WHAT IS NEEDED: Reproduce the passage of the big data article from "A high grade" to "of its time-stamp.", substituting "New Zealand" for "Australia".

Diamond mining is an obsessive pursuit for quality that drives companies to literally move mountains. To be exact, up to 1750 tonnes of earth for every one carat of gem quality diamond.
The analogy is particularly relevant in the context of our obsession with big data.
In our pursuit for the perfect correlation, we’ve become obsessed with collecting as much data as possible, fulfilling the “big” in big data but at the same time loosing perspective on how best to retrieve that one-carat of flawless data that validates the investment.
This is not an argument against more data, on the contrary; a business needs to strip mine huge swaths of real estate to find a data gem. Rather, this is a reminder that big data can be flawed, irrelevant and even un-interpretable, requiring both computing power and human intuition to identify the correlations that underpin the project’s value.

The model above illustrates that big data is actually a function of data with various degrees of quality and utility. Found within all this ‘noise’ is a much smaller “information” section, and within that, relevant information containing pertinent insights. It’s a fraction of a fraction.
The sheer volume of data originates from five broad categories: stated, behavioral, social, psychological and genetic. There are implicit and explicit types in several categories to be sure, but broadly speaking, big data should be attempting to harness each source to make the necessary correlations or predictors. If not, the ‘mining’ process falls short and is caught in a race against time to exploit the insights before their relevancy diminishes.

This is why grading data, and subsequent insights, is central to the big data story.
A high grade data ‘diamond’ will draw in high quality anchors from stated data (explicit) like CRM data (demo, postcode, income strata), social (explicit), and potentially psychological (character traits, mindset) and genetic indicators. By comparison, lower grade correlations will be dominated by behavioral data and implicit signals for stated and social data like search terms and sentiment.
With this in mind, and in the context of RTB in Australia right now, what’s the perception of data quality applied to the bidding process? You’d probably rate it low to medium grade, with 80 percent of the data at its most effective within 48 hours of its time-stamp.
Time to dig a little deeper, and a little smarter.

DATASET CONTENT:
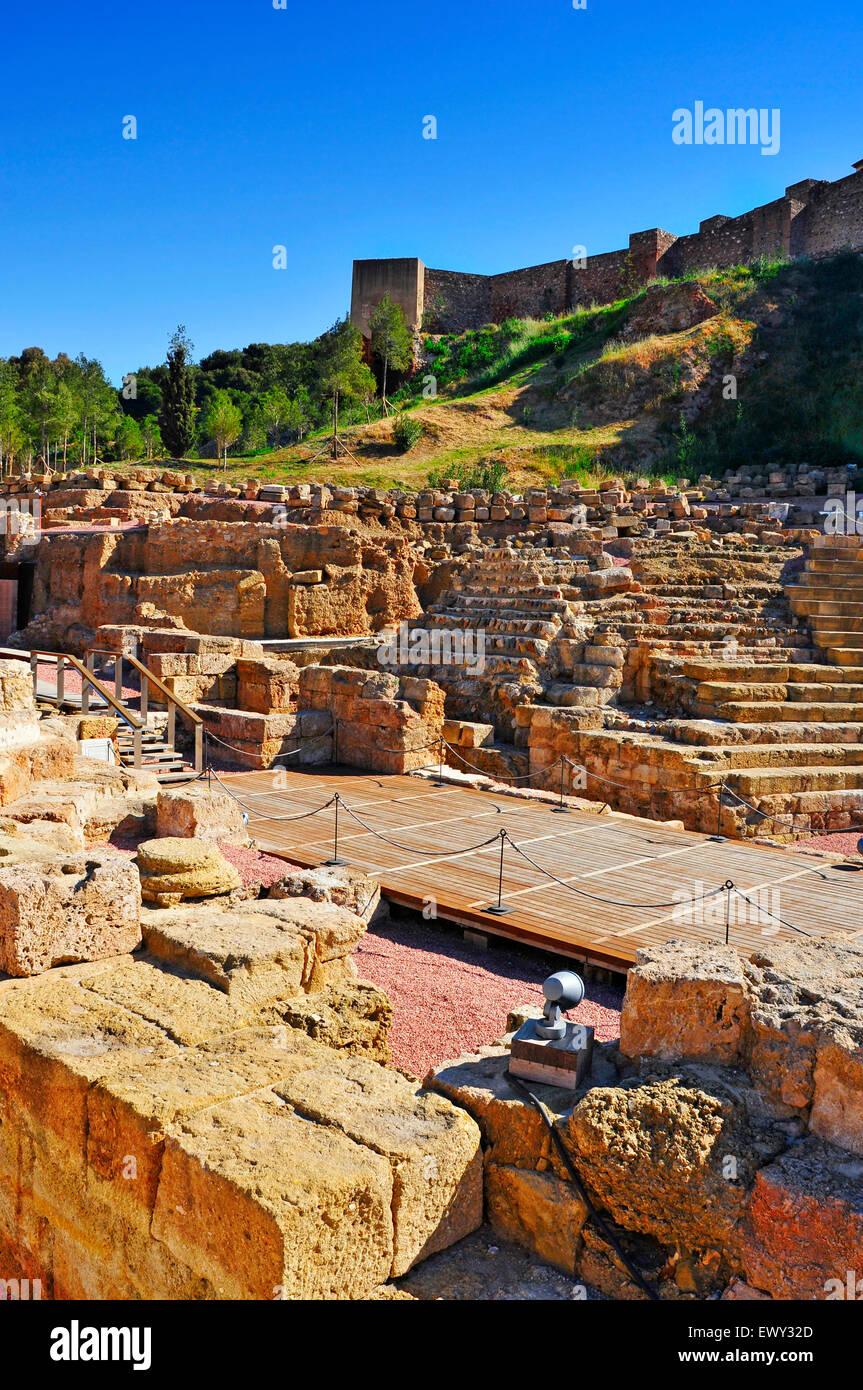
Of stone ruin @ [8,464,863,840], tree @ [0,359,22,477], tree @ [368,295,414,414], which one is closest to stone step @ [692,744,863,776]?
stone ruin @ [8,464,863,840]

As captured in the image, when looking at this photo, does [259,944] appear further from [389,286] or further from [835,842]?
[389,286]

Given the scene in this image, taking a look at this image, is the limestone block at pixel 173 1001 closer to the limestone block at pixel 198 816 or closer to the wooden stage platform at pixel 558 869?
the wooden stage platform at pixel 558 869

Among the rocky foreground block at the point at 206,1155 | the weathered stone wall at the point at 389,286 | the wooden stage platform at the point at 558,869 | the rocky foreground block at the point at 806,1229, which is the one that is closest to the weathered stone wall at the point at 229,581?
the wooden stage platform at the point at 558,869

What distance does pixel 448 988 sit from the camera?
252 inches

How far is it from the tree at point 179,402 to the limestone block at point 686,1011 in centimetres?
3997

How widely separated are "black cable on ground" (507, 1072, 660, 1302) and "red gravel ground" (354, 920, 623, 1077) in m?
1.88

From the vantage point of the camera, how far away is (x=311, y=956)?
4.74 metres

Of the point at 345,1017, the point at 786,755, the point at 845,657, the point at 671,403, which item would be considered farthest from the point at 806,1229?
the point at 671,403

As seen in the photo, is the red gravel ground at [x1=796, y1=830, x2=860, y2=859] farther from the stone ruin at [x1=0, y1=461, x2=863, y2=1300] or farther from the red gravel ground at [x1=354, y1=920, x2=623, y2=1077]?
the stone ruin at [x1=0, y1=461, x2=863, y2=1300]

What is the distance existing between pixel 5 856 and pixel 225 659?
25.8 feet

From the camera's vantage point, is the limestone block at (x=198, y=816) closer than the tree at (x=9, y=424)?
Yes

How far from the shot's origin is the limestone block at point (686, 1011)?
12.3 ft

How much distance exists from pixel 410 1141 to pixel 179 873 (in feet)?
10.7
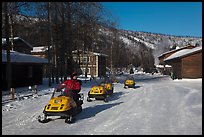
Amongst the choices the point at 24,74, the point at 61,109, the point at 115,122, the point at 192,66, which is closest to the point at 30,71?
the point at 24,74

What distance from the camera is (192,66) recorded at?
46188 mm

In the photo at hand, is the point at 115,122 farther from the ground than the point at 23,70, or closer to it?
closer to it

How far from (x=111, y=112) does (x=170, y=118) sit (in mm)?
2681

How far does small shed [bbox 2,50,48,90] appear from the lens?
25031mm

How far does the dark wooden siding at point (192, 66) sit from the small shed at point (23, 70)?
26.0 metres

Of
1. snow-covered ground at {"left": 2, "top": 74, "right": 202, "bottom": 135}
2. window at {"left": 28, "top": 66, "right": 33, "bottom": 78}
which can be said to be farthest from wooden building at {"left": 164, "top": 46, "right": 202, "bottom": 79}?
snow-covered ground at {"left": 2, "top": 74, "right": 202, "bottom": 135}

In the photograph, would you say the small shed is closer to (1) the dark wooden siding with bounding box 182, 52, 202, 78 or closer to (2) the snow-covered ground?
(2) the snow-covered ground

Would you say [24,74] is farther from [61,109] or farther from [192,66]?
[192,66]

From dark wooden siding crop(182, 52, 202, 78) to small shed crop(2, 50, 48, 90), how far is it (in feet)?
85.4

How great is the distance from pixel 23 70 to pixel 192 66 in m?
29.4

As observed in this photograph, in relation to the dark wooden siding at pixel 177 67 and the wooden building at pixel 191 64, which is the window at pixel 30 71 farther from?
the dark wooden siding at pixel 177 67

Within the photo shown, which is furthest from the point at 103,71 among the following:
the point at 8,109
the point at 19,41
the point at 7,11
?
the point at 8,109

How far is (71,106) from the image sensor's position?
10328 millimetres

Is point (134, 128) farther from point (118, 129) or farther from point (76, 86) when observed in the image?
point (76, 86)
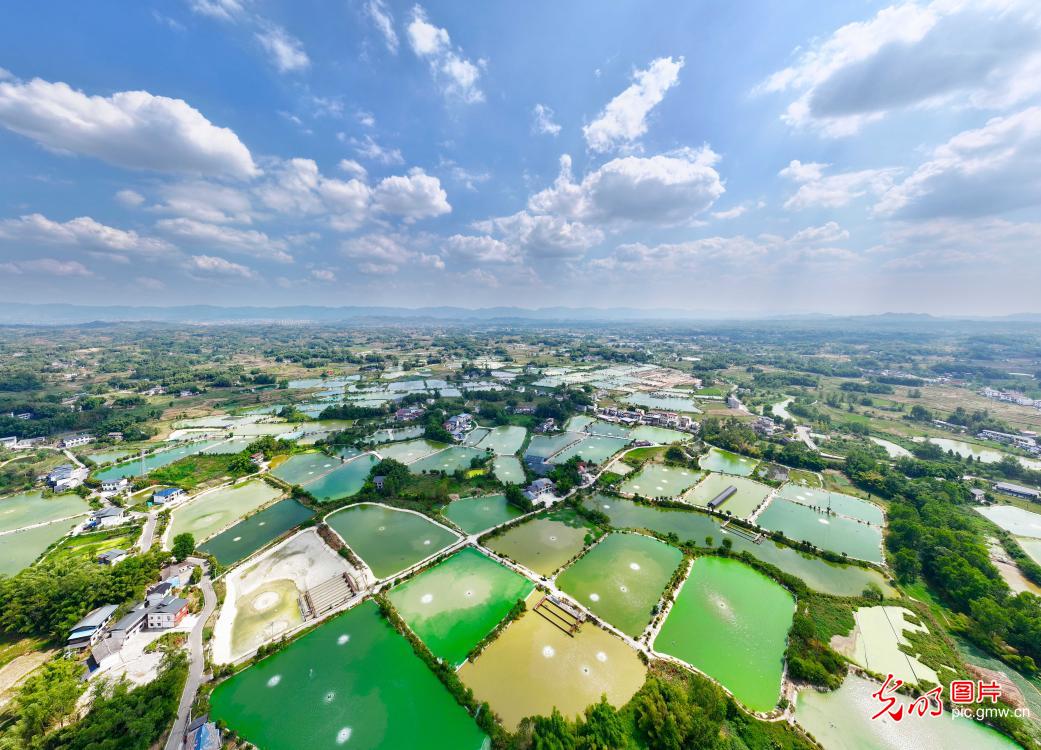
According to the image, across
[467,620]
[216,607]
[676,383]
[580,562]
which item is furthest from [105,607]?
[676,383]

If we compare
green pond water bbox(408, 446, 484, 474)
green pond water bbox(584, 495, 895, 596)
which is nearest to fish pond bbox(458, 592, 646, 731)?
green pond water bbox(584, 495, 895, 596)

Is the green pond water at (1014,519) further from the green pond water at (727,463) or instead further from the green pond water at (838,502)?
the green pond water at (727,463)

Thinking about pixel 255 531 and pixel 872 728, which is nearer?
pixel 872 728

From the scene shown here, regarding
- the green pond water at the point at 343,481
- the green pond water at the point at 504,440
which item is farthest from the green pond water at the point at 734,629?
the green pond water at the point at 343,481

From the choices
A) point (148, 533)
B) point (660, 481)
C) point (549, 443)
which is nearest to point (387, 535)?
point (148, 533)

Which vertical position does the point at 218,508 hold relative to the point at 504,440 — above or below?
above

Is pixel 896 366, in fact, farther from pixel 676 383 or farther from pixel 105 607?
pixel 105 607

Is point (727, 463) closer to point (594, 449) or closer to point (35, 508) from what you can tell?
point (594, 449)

...

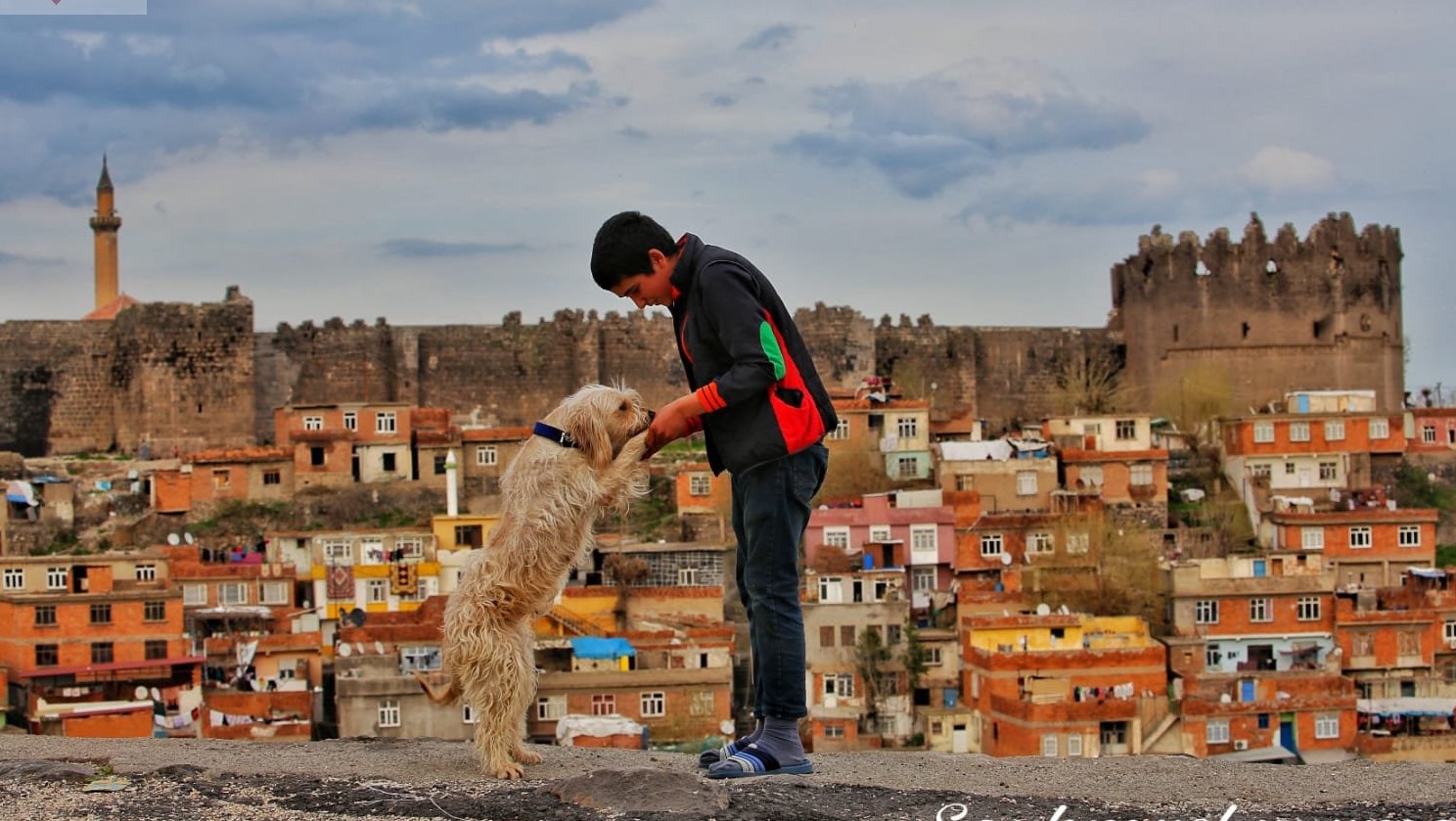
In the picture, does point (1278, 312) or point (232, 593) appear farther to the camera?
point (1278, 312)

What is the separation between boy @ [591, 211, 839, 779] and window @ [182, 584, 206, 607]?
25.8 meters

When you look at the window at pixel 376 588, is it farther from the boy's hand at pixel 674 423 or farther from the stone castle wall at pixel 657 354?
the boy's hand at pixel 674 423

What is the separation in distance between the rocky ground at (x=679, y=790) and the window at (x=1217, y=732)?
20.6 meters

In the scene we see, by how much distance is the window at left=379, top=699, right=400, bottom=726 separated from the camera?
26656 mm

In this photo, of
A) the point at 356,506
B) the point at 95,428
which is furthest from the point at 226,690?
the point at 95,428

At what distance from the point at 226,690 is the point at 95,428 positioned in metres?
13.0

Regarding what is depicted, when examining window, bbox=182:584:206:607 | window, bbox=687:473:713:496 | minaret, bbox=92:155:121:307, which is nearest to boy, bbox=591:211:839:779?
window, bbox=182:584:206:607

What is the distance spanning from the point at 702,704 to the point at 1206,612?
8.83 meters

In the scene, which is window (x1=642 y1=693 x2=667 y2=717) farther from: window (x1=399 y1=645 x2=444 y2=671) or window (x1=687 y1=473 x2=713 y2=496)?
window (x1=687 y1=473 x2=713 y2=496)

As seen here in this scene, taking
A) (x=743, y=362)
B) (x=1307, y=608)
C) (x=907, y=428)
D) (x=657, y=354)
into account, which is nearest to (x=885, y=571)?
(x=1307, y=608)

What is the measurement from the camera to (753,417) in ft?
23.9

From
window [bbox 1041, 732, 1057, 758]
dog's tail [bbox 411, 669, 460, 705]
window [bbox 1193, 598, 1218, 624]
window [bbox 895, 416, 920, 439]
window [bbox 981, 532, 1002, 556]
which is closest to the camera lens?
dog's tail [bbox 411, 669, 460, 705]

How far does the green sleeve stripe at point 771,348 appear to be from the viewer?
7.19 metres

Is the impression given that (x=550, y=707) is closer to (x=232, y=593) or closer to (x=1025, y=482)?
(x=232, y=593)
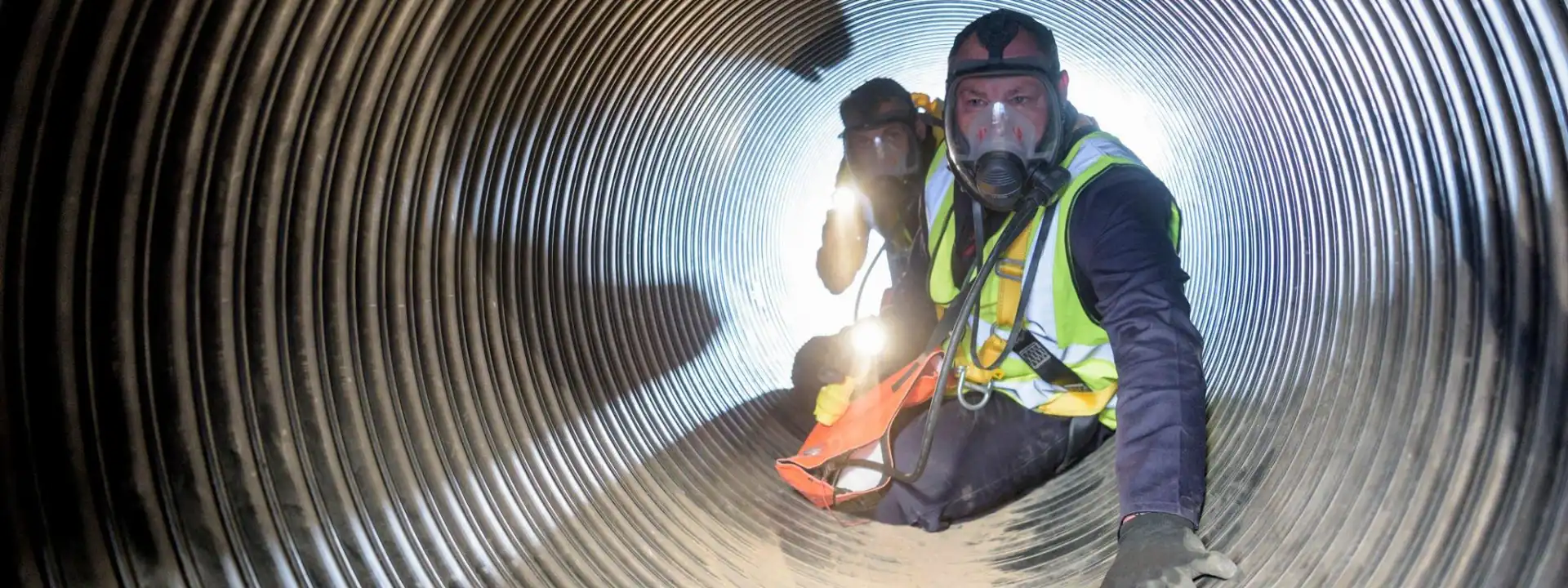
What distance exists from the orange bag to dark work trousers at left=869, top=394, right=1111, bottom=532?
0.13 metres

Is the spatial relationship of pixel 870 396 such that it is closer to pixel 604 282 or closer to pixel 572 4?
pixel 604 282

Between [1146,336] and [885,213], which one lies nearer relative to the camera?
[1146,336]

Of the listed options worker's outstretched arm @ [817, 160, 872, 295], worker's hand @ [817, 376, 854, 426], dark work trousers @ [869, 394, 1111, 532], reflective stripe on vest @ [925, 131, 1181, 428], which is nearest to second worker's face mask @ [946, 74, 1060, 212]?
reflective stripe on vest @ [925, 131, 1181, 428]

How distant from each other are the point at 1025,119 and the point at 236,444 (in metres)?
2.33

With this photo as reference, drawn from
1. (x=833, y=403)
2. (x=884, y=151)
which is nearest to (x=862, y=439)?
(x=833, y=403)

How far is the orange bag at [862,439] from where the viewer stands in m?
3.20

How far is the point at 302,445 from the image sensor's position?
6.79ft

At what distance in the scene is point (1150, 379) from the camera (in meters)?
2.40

---

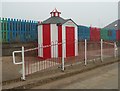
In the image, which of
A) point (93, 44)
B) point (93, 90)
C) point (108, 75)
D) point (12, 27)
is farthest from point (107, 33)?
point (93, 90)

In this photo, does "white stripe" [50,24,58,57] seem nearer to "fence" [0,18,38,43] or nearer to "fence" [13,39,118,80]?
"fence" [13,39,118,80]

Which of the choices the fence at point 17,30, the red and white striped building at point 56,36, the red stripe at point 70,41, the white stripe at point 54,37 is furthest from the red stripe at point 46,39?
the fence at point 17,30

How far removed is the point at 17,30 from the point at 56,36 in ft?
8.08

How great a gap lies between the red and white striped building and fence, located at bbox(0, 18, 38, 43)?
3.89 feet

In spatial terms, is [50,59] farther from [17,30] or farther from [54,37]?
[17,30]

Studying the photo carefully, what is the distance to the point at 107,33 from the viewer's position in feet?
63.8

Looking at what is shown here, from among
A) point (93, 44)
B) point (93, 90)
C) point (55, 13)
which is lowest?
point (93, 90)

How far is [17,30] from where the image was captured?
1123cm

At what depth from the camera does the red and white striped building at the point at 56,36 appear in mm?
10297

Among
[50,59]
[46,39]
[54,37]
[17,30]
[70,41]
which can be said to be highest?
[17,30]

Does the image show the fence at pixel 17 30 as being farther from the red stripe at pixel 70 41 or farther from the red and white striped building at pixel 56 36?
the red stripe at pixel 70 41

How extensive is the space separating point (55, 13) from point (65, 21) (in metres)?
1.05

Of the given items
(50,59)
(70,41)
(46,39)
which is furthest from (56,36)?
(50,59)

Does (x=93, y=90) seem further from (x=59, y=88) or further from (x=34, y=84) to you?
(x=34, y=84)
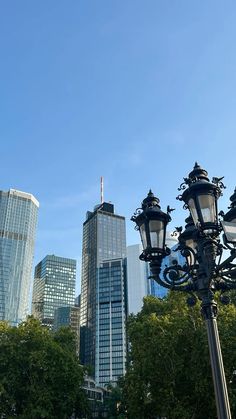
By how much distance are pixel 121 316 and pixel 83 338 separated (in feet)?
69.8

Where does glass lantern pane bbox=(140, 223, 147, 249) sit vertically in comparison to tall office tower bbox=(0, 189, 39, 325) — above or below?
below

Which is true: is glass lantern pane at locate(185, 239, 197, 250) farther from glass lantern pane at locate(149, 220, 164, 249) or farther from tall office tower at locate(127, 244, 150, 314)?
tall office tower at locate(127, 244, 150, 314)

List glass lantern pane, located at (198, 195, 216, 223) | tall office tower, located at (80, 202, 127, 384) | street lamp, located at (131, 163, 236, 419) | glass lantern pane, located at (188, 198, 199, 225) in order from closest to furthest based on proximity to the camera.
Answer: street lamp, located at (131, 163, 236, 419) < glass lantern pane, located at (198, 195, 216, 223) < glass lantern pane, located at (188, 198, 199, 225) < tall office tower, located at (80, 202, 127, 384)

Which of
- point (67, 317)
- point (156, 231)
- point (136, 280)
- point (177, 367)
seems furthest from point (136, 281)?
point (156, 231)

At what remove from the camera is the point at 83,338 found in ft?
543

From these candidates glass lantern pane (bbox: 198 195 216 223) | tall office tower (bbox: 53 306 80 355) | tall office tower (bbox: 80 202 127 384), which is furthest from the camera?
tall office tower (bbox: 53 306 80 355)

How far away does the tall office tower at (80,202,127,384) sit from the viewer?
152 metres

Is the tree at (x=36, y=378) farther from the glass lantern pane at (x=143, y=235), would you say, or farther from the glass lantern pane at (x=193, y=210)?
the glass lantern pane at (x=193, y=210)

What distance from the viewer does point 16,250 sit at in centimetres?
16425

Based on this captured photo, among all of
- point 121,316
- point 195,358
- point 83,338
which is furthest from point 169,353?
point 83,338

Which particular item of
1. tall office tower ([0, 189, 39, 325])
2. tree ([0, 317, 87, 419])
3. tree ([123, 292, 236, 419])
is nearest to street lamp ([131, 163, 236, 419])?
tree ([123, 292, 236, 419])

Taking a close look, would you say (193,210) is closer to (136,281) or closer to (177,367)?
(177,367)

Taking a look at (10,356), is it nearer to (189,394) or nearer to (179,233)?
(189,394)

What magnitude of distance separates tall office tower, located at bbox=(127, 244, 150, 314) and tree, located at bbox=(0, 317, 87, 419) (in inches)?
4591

FINISHED EXERCISE:
A high grade data ‘diamond’ will draw in high quality anchors from stated data (explicit) like CRM data (demo, postcode, income strata), social (explicit), and potentially psychological (character traits, mindset) and genetic indicators. By comparison, lower grade correlations will be dominated by behavioral data and implicit signals for stated and social data like search terms and sentiment.
With this in mind, and in the context of RTB in New Zealand right now, what’s the perception of data quality applied to the bidding process? You’d probably rate it low to medium grade, with 80 percent of the data at its most effective within 48 hours of its time-stamp.